In the entries that follow, which lines hold the string "color"? List them.

Collected data:
====

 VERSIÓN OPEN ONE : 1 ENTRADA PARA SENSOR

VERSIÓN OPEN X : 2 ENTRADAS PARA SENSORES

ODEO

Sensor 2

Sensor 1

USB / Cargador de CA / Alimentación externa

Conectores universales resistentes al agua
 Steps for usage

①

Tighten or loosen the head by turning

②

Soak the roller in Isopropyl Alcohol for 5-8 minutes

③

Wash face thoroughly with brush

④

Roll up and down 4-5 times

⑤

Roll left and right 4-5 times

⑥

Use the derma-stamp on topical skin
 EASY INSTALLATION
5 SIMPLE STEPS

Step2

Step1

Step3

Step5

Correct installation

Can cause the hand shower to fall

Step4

====

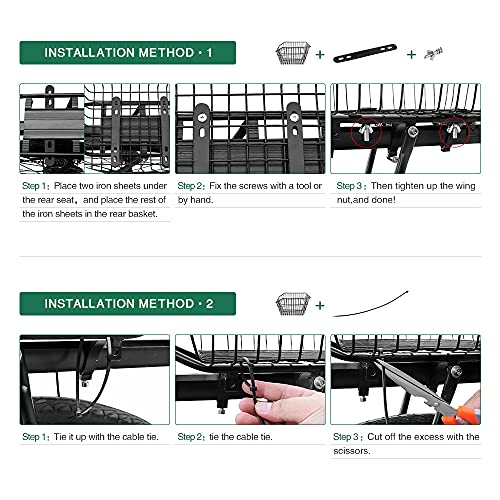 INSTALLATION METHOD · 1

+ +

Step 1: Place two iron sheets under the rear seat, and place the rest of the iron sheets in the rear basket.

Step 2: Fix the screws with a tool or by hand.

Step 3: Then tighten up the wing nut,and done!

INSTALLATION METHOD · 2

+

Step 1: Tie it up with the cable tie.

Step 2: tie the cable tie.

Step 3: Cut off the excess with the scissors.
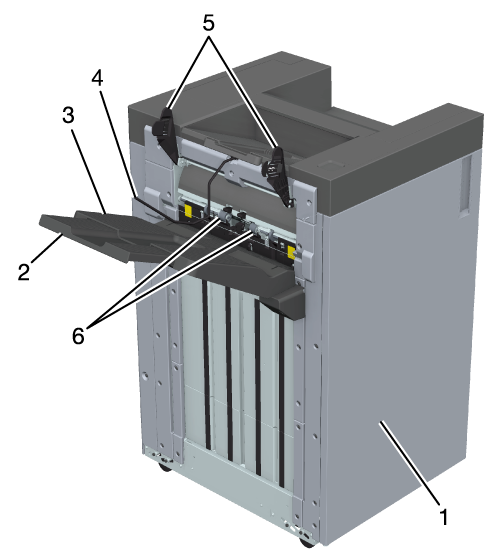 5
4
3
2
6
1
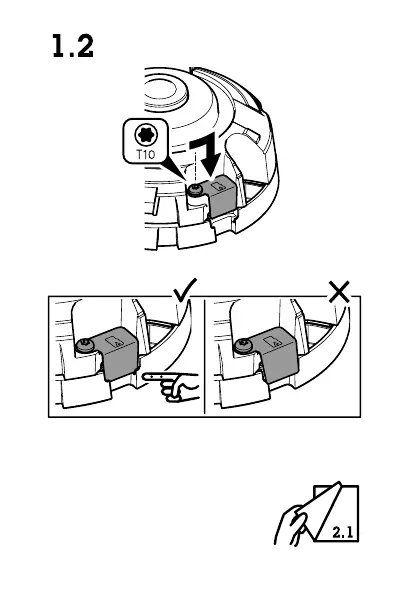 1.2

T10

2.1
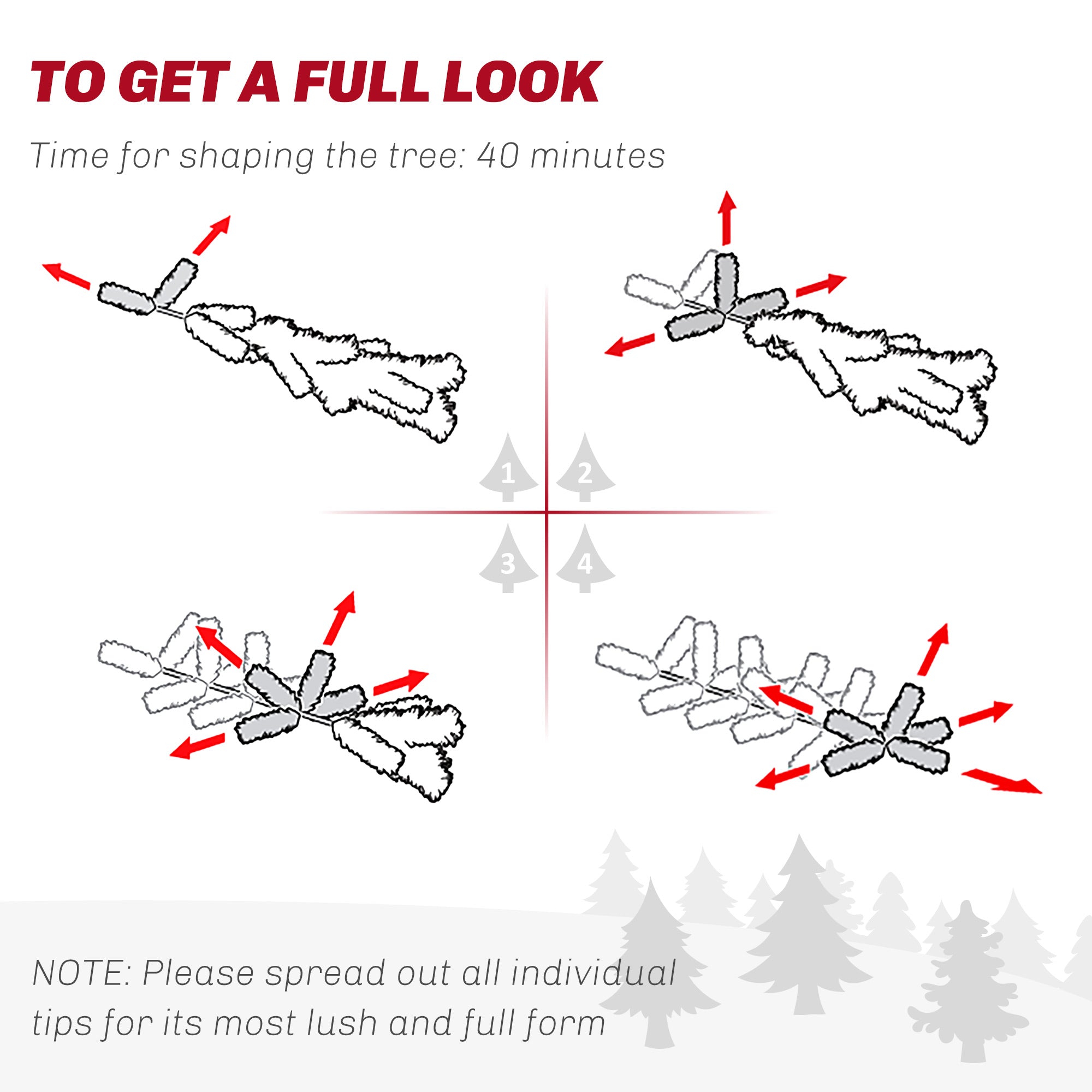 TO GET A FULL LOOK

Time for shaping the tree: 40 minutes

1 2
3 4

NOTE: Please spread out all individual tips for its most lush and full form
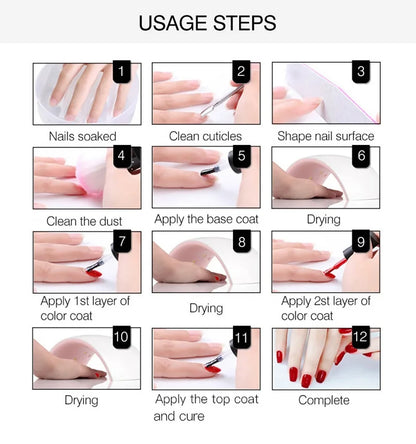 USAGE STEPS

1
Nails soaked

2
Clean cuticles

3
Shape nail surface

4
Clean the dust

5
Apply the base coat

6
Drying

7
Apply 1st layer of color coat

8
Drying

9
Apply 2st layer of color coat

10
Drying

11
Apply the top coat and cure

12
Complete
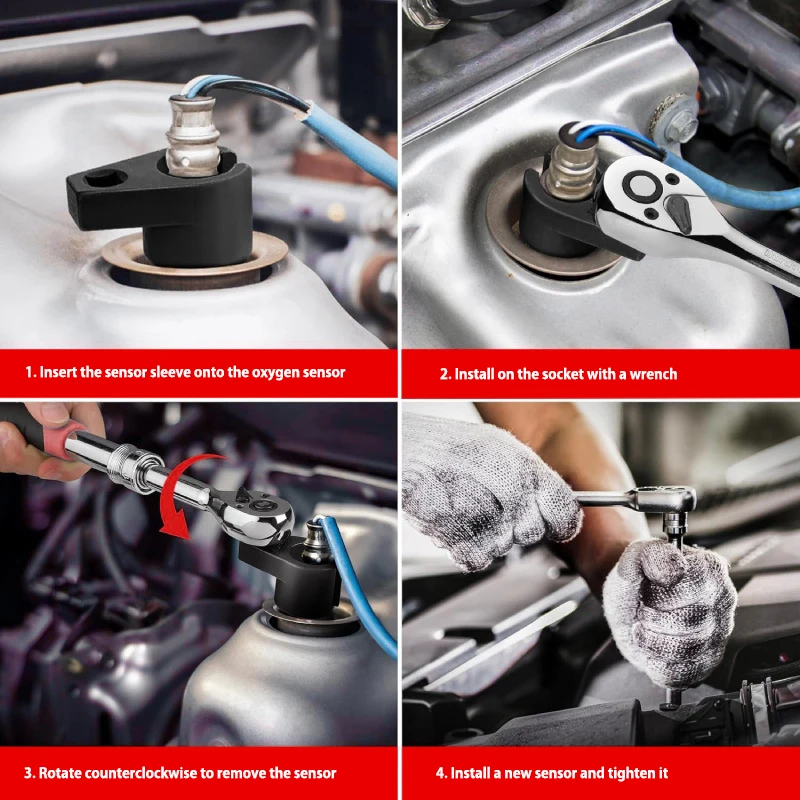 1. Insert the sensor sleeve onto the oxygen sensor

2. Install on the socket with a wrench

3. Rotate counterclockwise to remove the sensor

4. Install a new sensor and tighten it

====

→ Result of this exercise
Apply 1st layer of color coat
Apply 2st layer of color coat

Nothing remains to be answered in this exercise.